For many Southerners, the new podcast S-town feels like coming home.
It starts with the drawl. Whether your hometown is a big city, or the smallest, one-stoplight corner of the world, you know at least one person with that sticky, sweet, distinctively southern drawl. It’s something so unheard of once you live in a city – or even travel farther north than Richmond – that the first soundbyte of the podcast’s main character, John, brings to mind friends, family members, and neighbors who you know who sound just like him.
The podcast highlights things that are distinctly southern – whether New York-based producer and host Brian Reed notices them or not. The tightly wound connections of kin, the hodge-podge housing situations of many of the characters—even some of the socioeconomic factors that situate the South in today’s political climate. Vox calls the podcast definitively “southern gothic.”
But, as Brian dives deeper into the unique quirks and idiosyncrasies of the town and its people that many southerners are all too familiar with, some have felt that something just feels off, not in what Brian is reporting, but how.
The podcast is a cross between reporting and narrative, with many aspects of southern life brought up so poignantly—but naively—that it sometimes brings a chuckle of fond recognition. But, throughout the podcast, it becomes exceedingly clear—and even Brian himself admits—that the story is being reported by an outsider—a “yankee” as the townsfolk say. And often, that’s exactly the problem.
Josh Axelrod’s MediaFile article from Thursday gets part of the story right: S-town is the “Trump country” that has been overlooked by much of the media, oft portrayed only as a joke or stereotype on T.V., and it is helpful to have outsiders try to empathize with the people here.
But at the same time, there’s still more that’s missing. Even if the podcast is covering a once-forgotten corner of America, it’s still a story told, and filtered through, a northern “coastal elite.” The story seemingly romanticizes S-town, and the Southern communities it has come to represent, often portraying situations and people as quirky instead of rightfully problematic. Allowing listeners to proverbially peek into the town from the comfort of their earbuds is like the empathy version of taking someone to a drive-through Christmas lights show—they get to look at all the pretty lights, but they never actually have to get out of their cars and walk in the cold.

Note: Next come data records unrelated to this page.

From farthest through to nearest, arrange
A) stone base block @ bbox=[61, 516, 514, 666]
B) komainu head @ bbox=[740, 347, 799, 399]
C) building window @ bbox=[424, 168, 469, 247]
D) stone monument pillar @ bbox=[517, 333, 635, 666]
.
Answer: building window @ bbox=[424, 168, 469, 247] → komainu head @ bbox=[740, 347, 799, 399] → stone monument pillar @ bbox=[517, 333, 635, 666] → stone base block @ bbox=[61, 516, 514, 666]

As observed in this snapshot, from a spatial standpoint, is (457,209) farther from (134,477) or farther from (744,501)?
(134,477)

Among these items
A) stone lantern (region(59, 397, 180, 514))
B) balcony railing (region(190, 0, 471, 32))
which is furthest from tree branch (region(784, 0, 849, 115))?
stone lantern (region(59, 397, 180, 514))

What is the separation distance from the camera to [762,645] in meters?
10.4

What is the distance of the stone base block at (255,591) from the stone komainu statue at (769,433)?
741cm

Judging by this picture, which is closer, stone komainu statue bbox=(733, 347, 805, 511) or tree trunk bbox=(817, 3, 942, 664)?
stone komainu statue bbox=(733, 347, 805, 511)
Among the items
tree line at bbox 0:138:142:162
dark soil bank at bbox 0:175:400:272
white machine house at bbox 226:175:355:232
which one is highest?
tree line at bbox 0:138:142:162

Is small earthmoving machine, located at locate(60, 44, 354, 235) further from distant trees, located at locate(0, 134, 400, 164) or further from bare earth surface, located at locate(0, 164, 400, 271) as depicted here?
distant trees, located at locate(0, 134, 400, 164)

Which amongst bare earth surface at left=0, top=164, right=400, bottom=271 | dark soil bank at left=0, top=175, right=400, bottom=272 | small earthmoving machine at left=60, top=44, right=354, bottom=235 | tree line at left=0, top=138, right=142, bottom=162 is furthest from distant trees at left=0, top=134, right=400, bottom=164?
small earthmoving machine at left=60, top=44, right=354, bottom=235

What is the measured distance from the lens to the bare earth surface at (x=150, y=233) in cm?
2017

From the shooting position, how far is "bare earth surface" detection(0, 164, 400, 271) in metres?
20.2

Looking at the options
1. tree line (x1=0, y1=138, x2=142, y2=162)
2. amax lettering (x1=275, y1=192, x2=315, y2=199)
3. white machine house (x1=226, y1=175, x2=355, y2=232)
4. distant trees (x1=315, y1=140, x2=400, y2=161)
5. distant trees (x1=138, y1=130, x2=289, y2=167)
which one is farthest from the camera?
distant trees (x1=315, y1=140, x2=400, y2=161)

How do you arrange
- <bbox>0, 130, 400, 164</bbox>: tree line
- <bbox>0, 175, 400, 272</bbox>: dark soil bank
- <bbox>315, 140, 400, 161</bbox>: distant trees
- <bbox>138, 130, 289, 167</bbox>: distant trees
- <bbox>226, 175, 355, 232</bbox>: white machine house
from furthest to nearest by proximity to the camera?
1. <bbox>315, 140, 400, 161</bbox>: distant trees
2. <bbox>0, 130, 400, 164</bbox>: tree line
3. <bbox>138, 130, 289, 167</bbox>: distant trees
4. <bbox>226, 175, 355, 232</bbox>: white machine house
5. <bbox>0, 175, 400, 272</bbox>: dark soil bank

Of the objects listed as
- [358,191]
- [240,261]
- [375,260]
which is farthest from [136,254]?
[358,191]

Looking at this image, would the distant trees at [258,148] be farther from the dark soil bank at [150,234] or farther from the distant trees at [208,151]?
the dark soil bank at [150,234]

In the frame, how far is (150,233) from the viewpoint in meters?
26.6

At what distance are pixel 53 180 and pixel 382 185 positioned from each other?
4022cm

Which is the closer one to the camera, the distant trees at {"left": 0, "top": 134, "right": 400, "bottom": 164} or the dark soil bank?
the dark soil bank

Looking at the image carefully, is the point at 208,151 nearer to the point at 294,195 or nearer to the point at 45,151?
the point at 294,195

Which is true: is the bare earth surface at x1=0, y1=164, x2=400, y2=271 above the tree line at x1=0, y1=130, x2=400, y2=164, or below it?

It’s a story about the pain and hurting of the deep south that is packaged up, wrapped nicely with a bow and presented for a coastal elite audience to consume like watching people in a snow globe. It turns S-town into a place of cultural tourism and armchair ethnography for Brian, and, by distribution, his audience.
This is not to say everything about S-town is bad, or that all Southerners feel uneasy. Plenty of Southerners have expressed their delight with the podcast, and it is still a well-produced audio narrative that’s enjoyable to follow. S-town is not in and of itself bad; but it shouldn’t be seen as a precedent.
As the Trump administration progresses, there will undoubtedly be increased attempts by urban, coastal media organizations to try to “understand” Trump voters and “middle America.” But to truly understand these communities and the people who live in them, it will be imperative to see these people as equals—who laugh, learn and love just like everyone else. And one of the best ways to do that is to allow Southerners, and those in “Trump’s America,” to tell their own stories.
While diversity in storytelling is another topic entirely, a quote from Forest Whitaker on the inclusion of black stories in larger conversation could also apply, in this situation, to Southerners:
“We have to not limit ourselves to just a color palette, but we have to be able to say that those people of that culture should be allowed the opportunity to be able to tell those stories. More specifically, that they should be given the room to explore their own social experience, their own life, their own race, their own culture alongside all the other stories told too.”
While S-town could be considered a beginner’s foray into the South, the media will have to learn to empower people in marginalized communities and demographics to tell their own stories rather than always serving as an intermediary. At the same time, listeners must also understand the context of what they’re listening to and never lose sight of the personal biases that affect us all.
At the end of the day, S-town still feels like coming home. Yes, there are stories to be told from millions of S-towns across the country. But, giving a true voice to the “silent majority” in these towns for years to come might not be what S-town offers, or even come from a podcast at all. Perhaps, instead, all one needs to do to hear the voices from these towns is just listen.